For him these stories were part of the powerful poetry of school, which was nourished also by the smell of varnishes rulers and pen cases; the delicious taste of the strap on his satchel that he would chew on at length while labouring over his lessons; the sharp bitter smell of purple ink
(..) as his father had died in an incomprehensible tragedy far from his native land, after a life without a single free choice – from the orphanage to the hospital, the inevitable marriage along the way, a life that grew around him, in spite of him; until the war killed and buried him;
But after all there was only the mystery of poverty that created beings without names and without a past, that sends them into the vast throng of the nameless dead who made the world while they themselves were destroyed forever.
Leonora Carrington, The Hearing Trumpet
A fantastic and surrealist tale about Marian Leatherby, a sweet 92-year-old whose family sends her to a nursing home. The moment she crosses the gate, she finds herself in a world not governed by normality while simultaneously normality is a required trait and eccentricity is punished.
This book had me laughing out loud more times than I can count. It was fascinating to experience the work of an artist I had previously known only as a painter, someone whose imaginative worlds I had admired on canvas. Reading how she brought them to life with words was a delight, and my familiarity with her art made her vivid storytelling all the more immersive.

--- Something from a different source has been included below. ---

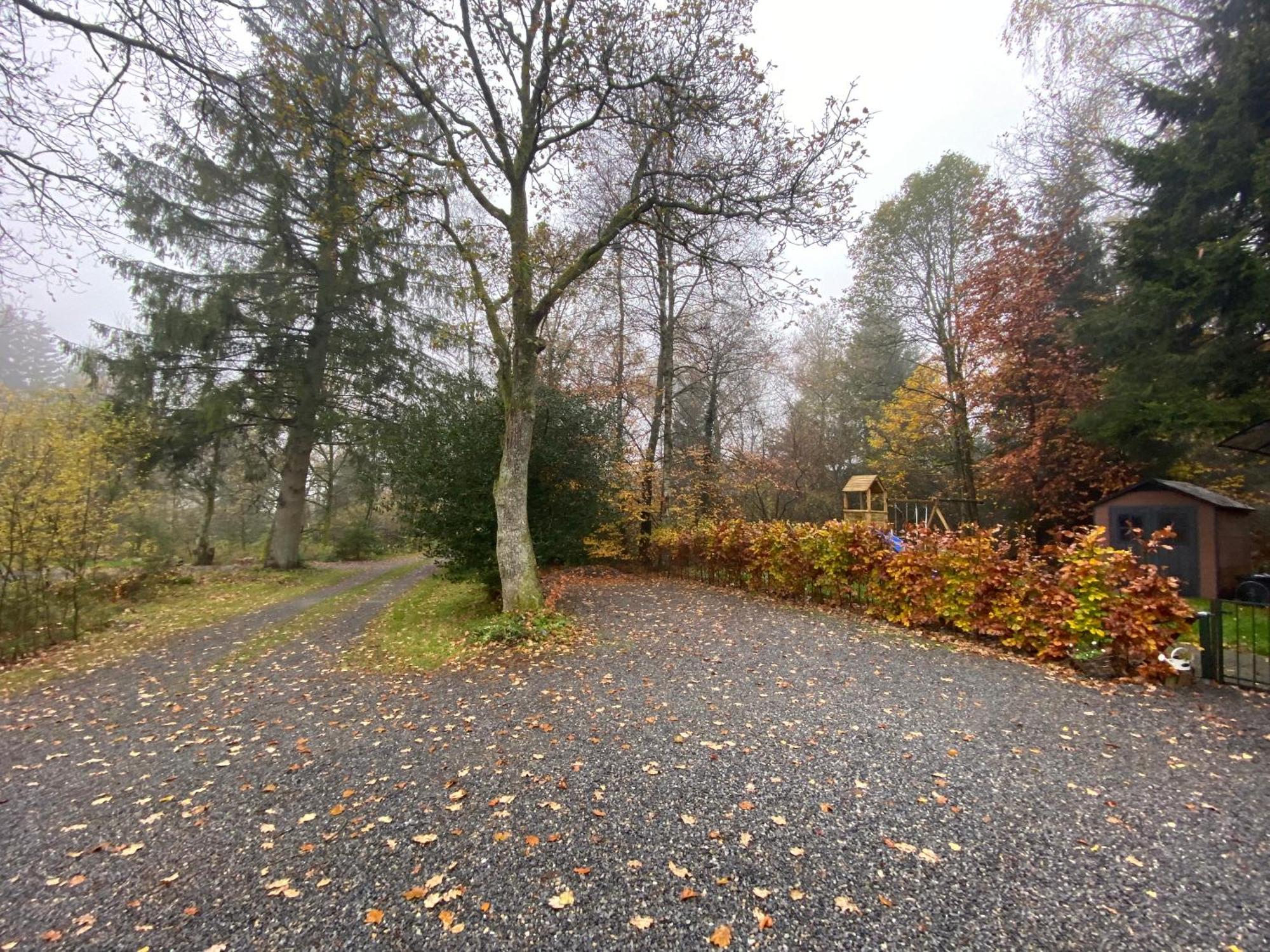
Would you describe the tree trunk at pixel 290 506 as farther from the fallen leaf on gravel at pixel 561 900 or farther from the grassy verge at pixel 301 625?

I am never lonely, Galahad. Or rather I never suffer from loneliness. I suffer much from the idea that my loneliness might be taken away from me by a lot of mercilessly well-meaning people.
I am no beauty, no mirror is necessary to assure me of this absolute fact. Nevertheless I have a death grip on this haggard frame as if it were the limpid body of Venus herself.

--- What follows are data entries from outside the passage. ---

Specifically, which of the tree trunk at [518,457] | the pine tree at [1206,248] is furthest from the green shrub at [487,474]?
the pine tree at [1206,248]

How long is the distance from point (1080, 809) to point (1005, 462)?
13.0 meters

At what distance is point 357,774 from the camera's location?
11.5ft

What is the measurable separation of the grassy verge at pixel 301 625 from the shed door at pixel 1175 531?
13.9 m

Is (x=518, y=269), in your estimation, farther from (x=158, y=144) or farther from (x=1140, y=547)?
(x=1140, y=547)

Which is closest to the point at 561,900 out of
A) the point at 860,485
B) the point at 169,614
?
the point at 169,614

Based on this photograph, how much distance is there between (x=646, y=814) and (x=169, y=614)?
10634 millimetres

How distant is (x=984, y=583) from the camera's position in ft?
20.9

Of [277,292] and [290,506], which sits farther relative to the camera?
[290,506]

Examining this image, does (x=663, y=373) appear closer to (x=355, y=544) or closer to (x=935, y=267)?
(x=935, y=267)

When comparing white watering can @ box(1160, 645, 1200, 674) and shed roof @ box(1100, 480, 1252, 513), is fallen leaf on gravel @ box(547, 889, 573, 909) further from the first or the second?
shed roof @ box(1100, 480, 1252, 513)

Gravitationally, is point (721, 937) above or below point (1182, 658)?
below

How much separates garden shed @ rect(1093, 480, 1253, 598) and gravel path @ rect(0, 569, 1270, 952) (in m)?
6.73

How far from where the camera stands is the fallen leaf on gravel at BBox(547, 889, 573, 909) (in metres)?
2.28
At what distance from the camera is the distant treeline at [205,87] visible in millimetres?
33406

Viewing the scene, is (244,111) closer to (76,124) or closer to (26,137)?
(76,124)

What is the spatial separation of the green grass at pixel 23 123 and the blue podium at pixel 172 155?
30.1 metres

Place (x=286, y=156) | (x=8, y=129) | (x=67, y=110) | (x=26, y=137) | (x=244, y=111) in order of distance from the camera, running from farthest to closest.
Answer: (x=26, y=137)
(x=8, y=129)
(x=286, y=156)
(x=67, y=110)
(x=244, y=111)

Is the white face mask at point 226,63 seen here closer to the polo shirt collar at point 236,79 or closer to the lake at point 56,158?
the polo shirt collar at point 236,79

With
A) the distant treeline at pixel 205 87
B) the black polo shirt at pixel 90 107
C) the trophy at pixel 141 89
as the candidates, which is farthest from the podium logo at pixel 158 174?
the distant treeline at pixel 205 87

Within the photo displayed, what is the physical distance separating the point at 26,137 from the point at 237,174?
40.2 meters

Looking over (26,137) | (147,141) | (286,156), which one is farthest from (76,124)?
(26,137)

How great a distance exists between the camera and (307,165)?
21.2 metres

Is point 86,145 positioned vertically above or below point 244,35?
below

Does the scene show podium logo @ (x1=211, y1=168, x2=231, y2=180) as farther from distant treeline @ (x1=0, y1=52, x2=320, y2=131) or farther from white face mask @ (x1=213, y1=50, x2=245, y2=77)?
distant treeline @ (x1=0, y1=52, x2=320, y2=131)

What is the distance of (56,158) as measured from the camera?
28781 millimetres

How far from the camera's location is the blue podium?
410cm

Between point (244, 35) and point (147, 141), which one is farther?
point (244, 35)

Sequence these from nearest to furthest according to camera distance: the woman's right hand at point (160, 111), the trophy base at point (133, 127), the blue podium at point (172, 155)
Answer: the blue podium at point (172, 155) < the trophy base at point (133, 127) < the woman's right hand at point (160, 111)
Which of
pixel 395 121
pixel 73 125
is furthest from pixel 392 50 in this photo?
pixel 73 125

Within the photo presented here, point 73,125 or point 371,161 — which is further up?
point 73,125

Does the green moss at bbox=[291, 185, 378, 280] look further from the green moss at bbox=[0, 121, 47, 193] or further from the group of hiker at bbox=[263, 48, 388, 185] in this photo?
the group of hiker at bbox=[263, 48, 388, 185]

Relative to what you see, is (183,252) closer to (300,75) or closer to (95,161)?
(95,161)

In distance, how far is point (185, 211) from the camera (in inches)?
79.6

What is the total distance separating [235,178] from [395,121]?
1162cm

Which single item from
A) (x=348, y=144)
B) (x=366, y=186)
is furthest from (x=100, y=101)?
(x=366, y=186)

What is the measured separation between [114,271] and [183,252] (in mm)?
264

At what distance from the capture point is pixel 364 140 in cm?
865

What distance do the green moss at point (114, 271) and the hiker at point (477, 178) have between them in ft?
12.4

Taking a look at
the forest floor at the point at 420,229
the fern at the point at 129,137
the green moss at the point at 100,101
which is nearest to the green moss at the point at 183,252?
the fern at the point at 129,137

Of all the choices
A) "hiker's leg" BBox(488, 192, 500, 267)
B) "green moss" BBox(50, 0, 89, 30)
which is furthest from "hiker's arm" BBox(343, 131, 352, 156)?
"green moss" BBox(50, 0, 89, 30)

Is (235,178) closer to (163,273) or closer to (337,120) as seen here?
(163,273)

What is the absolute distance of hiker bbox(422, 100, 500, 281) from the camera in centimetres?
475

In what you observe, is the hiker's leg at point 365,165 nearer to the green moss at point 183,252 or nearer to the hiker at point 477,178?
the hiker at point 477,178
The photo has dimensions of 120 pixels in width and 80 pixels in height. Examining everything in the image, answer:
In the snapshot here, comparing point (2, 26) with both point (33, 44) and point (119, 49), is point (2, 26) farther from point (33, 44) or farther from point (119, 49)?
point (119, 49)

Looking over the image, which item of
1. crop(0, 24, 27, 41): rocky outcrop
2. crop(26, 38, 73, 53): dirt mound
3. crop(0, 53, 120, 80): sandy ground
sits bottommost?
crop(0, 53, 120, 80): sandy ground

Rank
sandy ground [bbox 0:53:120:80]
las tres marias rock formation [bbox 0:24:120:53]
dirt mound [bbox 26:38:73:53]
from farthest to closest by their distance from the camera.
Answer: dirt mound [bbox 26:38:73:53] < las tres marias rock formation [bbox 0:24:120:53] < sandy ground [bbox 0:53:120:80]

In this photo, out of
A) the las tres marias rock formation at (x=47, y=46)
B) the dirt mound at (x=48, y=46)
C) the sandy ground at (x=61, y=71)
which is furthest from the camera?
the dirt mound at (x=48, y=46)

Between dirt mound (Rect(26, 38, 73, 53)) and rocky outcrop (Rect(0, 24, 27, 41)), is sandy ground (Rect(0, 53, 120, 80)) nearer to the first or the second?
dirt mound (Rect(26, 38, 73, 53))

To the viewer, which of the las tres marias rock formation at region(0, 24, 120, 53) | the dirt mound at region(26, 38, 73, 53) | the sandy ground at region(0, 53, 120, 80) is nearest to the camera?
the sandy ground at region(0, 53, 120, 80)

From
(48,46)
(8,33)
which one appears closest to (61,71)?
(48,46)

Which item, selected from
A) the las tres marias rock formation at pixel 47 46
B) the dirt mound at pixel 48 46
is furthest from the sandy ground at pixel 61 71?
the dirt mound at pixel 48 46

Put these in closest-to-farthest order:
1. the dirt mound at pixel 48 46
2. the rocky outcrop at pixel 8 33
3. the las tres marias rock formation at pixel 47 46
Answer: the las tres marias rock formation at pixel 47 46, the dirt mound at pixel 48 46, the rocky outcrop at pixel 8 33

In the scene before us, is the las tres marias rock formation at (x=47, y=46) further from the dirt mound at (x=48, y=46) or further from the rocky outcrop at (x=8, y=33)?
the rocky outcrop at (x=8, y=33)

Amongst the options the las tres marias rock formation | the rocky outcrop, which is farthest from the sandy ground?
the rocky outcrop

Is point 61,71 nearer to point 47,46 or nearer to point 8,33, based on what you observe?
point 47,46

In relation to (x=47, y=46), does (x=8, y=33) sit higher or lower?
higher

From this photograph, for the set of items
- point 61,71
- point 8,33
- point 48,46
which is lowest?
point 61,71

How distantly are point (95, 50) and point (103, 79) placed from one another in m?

Nevertheless, the Goddess will always be present wherever the binaries—either/or, native/foreigner, black/white—beloved by the Sterile Brothers are exposed as limited. Theirs is the simplest and crudest way of organizing a complicated world, of achieving power over it. By their logic, to fit a too-tall patient to a too-short bed, one should cut off his feet, not seek a longer bed.
Rachel Cusk, Kudos
The final part of Cusk’s masterful trilogy. We continue to live alongside the protagonist, Faye, as she guides us through diverse relationships. It is an exploration of women’s relation to men, of the differences between sexes, the separatness, and the institutional disadvantage. A story of relationships and cruelty.
(…) he had noticed that his wife was growing increasingly silent, which he believed to be Betsy’s doing, by creating such a minefield around communication that it was easier to say nothing at all.

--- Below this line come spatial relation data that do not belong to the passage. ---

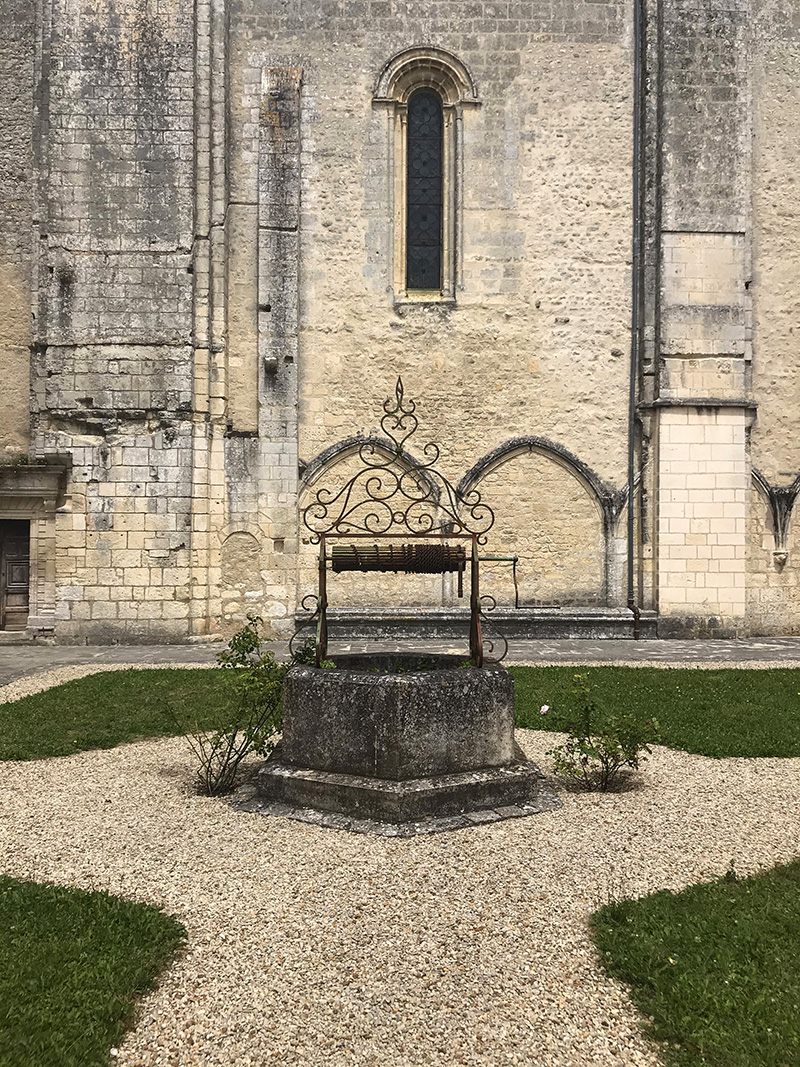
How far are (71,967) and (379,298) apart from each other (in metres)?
9.86

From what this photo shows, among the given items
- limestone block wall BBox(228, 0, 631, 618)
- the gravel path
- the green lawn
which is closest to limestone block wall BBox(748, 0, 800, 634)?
limestone block wall BBox(228, 0, 631, 618)

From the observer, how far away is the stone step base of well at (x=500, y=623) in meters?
10.4

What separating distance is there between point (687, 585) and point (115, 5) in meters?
10.7

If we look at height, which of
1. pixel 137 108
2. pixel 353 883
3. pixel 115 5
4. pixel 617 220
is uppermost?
pixel 115 5

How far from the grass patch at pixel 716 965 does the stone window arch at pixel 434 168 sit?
9.49 meters

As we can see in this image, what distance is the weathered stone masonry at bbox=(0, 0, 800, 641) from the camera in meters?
10.5

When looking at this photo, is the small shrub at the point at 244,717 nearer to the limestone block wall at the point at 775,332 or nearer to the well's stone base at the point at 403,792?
the well's stone base at the point at 403,792

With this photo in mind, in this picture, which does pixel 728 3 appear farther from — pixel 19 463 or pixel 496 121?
pixel 19 463

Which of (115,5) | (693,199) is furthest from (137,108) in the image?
(693,199)

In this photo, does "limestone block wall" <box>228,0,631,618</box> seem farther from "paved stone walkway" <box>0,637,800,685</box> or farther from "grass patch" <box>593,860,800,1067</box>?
"grass patch" <box>593,860,800,1067</box>

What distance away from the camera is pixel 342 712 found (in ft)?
13.5

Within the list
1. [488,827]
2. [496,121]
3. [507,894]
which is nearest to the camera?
[507,894]

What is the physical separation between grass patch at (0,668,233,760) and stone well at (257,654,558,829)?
2.66ft

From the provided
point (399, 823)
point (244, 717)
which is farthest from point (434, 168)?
point (399, 823)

That was the first clear glimpse she had had of the stranger inside the man she lived with
It was human nature, his mother said, for people to wish cruelty on one another simply because they had been shown cruelty themselves: the repetition of behavioural forms was the curious panacea with which most people sought to relieve the suffering caused by precisely those same forms.
(…) the function of triangulation is to fix two points by means of a third and therefore establish objectivity. (…) the serpent’s role is merely to create a viewpoint from which Adam’s and Eve’s weakness can be observed, and thus the snake might be representative of anything that triangulates the relationship of two identities, such as the arrival of a child might triangulate its parents.
What would his poetry be worth if he wrote it while living in the same zoo as all the other denatured animals, safe but not free?